* EXERCISE PROMPT
Return only this: the line with "What distance measurement" and all the lines that follow it below, through the final one, exactly as they are.

------ DATA PROVIDED

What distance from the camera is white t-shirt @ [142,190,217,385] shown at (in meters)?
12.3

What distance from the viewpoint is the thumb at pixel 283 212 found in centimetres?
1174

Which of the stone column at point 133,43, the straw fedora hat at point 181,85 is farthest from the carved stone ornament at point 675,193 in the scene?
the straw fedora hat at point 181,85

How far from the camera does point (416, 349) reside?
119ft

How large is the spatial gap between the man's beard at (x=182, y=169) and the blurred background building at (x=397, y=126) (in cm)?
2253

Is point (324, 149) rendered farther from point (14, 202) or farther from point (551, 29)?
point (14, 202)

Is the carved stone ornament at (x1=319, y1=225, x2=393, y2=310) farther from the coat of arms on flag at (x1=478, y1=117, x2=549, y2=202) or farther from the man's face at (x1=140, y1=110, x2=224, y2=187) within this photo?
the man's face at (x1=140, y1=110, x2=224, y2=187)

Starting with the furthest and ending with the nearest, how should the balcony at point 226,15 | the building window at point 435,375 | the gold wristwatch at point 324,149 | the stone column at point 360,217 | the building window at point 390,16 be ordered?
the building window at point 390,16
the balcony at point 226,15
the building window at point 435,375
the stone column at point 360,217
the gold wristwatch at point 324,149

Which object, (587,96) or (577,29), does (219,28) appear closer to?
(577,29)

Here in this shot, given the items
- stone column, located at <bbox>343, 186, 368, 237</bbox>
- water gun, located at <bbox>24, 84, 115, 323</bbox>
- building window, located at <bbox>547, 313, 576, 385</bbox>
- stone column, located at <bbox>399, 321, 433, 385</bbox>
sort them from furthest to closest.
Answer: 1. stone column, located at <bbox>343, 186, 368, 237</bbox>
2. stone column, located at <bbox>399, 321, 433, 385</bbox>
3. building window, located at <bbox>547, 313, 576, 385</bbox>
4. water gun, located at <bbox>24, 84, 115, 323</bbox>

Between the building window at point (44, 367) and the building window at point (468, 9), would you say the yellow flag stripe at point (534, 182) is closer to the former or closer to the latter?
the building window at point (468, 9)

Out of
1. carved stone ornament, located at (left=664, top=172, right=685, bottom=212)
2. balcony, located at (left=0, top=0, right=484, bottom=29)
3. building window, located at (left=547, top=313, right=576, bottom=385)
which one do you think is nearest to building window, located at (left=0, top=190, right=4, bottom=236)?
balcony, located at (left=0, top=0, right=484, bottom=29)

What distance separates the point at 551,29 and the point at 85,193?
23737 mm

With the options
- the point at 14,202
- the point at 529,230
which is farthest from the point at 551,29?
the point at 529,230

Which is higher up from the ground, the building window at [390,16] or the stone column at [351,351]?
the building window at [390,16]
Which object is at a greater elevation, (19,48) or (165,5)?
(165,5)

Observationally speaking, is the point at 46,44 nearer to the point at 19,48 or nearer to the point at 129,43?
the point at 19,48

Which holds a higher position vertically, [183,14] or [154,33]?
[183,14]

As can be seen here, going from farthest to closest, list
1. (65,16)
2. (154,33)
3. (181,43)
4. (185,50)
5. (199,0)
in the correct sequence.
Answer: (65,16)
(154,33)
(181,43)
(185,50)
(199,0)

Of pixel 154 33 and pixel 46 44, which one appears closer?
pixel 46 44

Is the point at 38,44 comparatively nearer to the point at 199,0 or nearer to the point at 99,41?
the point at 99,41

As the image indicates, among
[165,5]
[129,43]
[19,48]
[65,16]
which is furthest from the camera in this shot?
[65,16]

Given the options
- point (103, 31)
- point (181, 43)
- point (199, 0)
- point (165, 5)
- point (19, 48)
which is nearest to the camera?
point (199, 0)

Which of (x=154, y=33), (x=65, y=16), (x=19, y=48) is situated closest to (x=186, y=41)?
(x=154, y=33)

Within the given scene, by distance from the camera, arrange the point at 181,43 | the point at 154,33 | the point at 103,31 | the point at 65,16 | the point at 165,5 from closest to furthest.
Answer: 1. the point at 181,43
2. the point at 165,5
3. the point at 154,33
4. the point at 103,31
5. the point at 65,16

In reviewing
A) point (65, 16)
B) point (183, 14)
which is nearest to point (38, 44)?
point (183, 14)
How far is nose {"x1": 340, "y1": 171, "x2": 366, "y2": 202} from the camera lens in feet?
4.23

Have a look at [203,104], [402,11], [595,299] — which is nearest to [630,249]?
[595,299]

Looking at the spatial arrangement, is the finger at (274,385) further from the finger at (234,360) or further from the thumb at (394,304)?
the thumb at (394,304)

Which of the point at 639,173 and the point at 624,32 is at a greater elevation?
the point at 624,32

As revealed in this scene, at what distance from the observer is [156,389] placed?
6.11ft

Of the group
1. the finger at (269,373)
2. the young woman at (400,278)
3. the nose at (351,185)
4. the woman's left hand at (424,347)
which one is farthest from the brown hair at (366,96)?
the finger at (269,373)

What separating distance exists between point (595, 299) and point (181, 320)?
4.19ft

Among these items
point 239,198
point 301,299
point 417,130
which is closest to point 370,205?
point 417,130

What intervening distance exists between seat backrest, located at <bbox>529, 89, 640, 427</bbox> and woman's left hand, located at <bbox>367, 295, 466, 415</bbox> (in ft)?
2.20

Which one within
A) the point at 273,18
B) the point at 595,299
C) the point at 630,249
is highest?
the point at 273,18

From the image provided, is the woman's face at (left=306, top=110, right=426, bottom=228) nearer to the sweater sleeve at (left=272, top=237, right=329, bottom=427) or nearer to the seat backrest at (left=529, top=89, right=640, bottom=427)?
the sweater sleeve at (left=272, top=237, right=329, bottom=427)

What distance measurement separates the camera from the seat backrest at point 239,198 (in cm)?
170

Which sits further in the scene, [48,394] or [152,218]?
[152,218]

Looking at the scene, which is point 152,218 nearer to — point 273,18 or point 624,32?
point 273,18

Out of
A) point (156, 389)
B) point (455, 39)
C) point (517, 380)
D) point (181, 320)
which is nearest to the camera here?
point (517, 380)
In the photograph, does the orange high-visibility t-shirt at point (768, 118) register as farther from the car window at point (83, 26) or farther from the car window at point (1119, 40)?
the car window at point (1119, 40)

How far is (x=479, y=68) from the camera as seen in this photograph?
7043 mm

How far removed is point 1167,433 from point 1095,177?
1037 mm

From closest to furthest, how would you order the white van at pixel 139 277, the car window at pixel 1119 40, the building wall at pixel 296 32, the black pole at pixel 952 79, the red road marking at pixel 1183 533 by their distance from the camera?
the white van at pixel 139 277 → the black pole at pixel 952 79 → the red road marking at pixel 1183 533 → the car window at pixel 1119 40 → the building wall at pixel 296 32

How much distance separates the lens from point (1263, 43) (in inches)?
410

------------

* FINAL RESULT
What distance measurement separates the camera from the seat backrest at point 239,198 (in cm)?
170

Which sits further in the scene, [48,394] or [152,218]?
[152,218]

Looking at the scene, which is point 152,218 nearer to — point 273,18 or point 624,32?
point 273,18

Out of
A) point (156, 389)
B) point (455, 39)
C) point (517, 380)
D) point (181, 320)
which is nearest to the camera here?
point (517, 380)
In the photograph, does the orange high-visibility t-shirt at point (768, 118) register as farther from the car window at point (83, 26) or farther from the car window at point (1119, 40)?
the car window at point (1119, 40)

How far is (x=479, y=68) from the camera as seen in this photograph?
7043 mm

How far removed is point 1167,433 from point 1095,177?
1037 mm

From closest to furthest, how would you order the white van at pixel 139 277, the car window at pixel 1119 40, the building wall at pixel 296 32, the black pole at pixel 952 79, the red road marking at pixel 1183 533 by their distance from the camera?
the white van at pixel 139 277 → the black pole at pixel 952 79 → the red road marking at pixel 1183 533 → the car window at pixel 1119 40 → the building wall at pixel 296 32

How much distance separates the lens from point (1263, 43) (in inches)?
410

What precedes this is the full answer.